The elf raised his gaunteted hands. His bracers were stylised with red-and gold wings embossed on the steel.

“Spellknight Captain Malacath, of the-” He paused and turned his head, “formerly of the Spellknights of Therannia.” He gave Aldric a sympathetic look. “Your men look like they were dragged through a knothole backwards, if you don’t mind me saying. Hope you don’t mind my offer of help.”

“No... No.” Aldric muttered. “Frankly, I wish you were here ten minutes earlier.” He shrugged weakly.

Malacath nodded. “I’ve seen that expression on a dozen battlefields. I’ve worn it myself. You’ve lost some men, right?”

Aldric nodded.

“My heart grieves for your loss...” He trailed off.

“Aldric.” Aldric offered by way of introduction. “Of the Seventh Seal Mercenary Company.” He held out a sooty hand, and the elf took it.

“You’re not the first I’ve seen from this ‘Therannia’.” Aldric noted. “What’s going on that’s got people leaving?”

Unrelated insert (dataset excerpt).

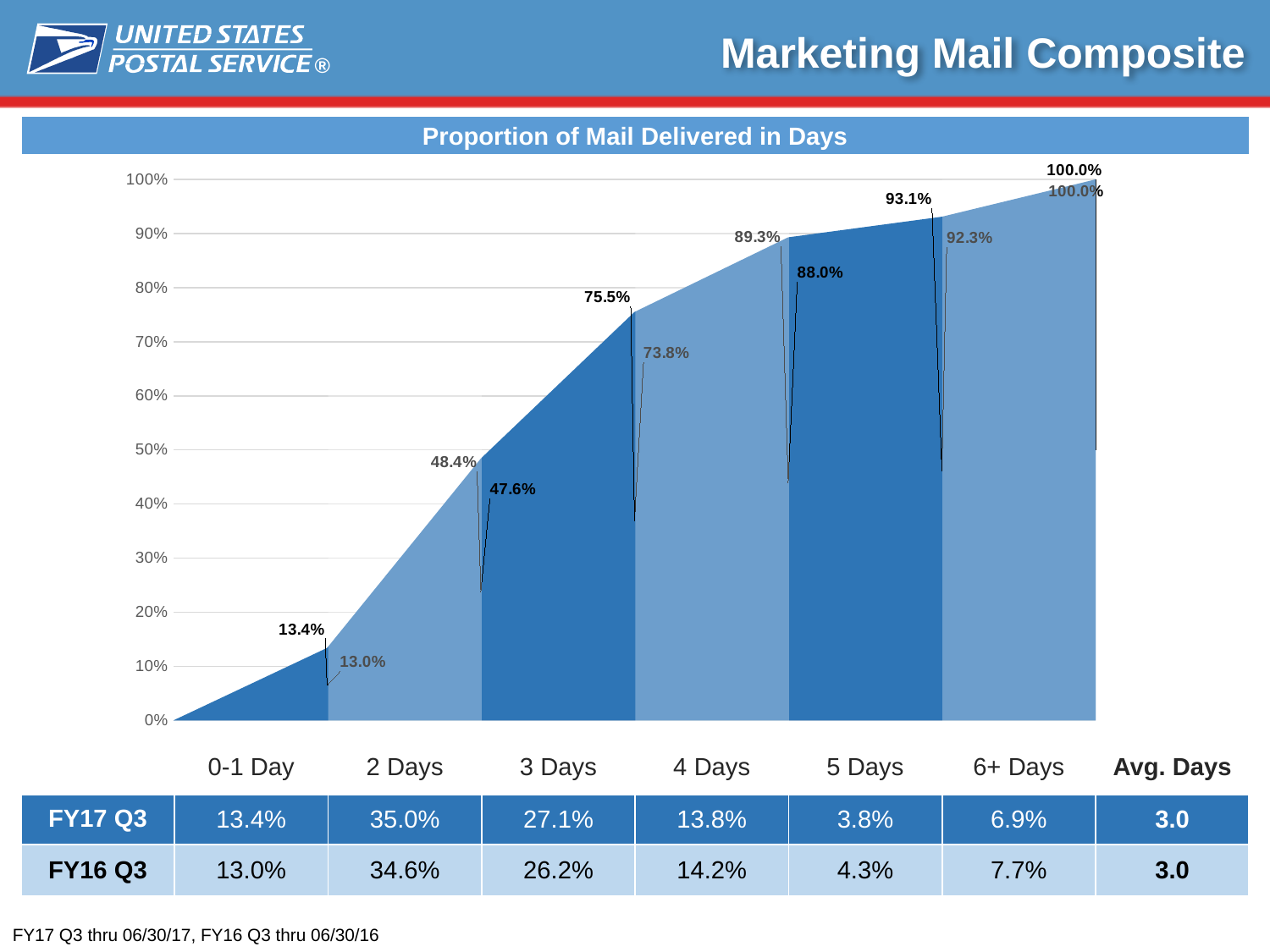
What is the higher of the two values labeled at 3 Days in the chart? 75.5% What value is labeled at 6+ Days in the chart? 100.0% What kind of chart is shown under the title 'Proportion of Mail Delivered in Days'? Area chart What is the difference between the two values labeled at 4 Days (89.3% and 88.0%)? 1.3% What is the title of the chart? Proportion of Mail Delivered in Days What is the higher of the two values labeled at 5 Days in the chart? 93.1% Is the higher value labeled at 2 Days greater or less than 50%? less At which category does the chart reach its highest value? 6+ Days Which is larger at 0-1 Day: the value labeled 13.4% or the value labeled 13.0%? 13.4% Do the plotted values rise or fall from 0-1 Day to 6+ Days? Rise What is the lower of the two values labeled at 2 Days in the chart? 47.6% How many delivery-day categories are shown along the x axis of the chart? 6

Malacath shook his head. “I and my men... couldn’t agree with our King’s orders. I’m afraid he’s quite mad, Lord Aldric. Those that haven’t left have either...” He trailed off and grimaced. “It’s not a pleasant tale to tell by any stretch of the imagination.”

The elves separated into teams, each with a short flag mounted on the back of the breastplate. The ones with a silvery-blue accent cast freezing clouds on the fires, those edged in red offered magical healing to the men that hadn’t taken the full brunt of the fiery blast that heralded the Angel Queen’s arrival.

“How many men do you have?” Aldric asked curiously.

“Forty Goldwings, sixty from the Colors, and an additional ten from the bloodwings, our healer squadron.” Malacath reported. “All I could convince to leave with me.” He sighed, and looked to Aldric. “You?”

“...Just shy of two hundred.” he replied, and glanced over at Daveth, who was upending a waterskin over his face, his throat working.

“If I might ask, what brings you here, Captain Aldric? We’ve heard nothing good from this land, but... we had no choice in the direction of our...” He frowned bitterly, “desertion.”

“We came here to see if we could try and restore some semblance of order. You know, bring the light of civilization back to these lands.” Aldric replied, a bitter expression of his own on his face.

Malacath nodded. “A worthy goal. Shall we trade stories over a meal?” He offered and Aldric nodded.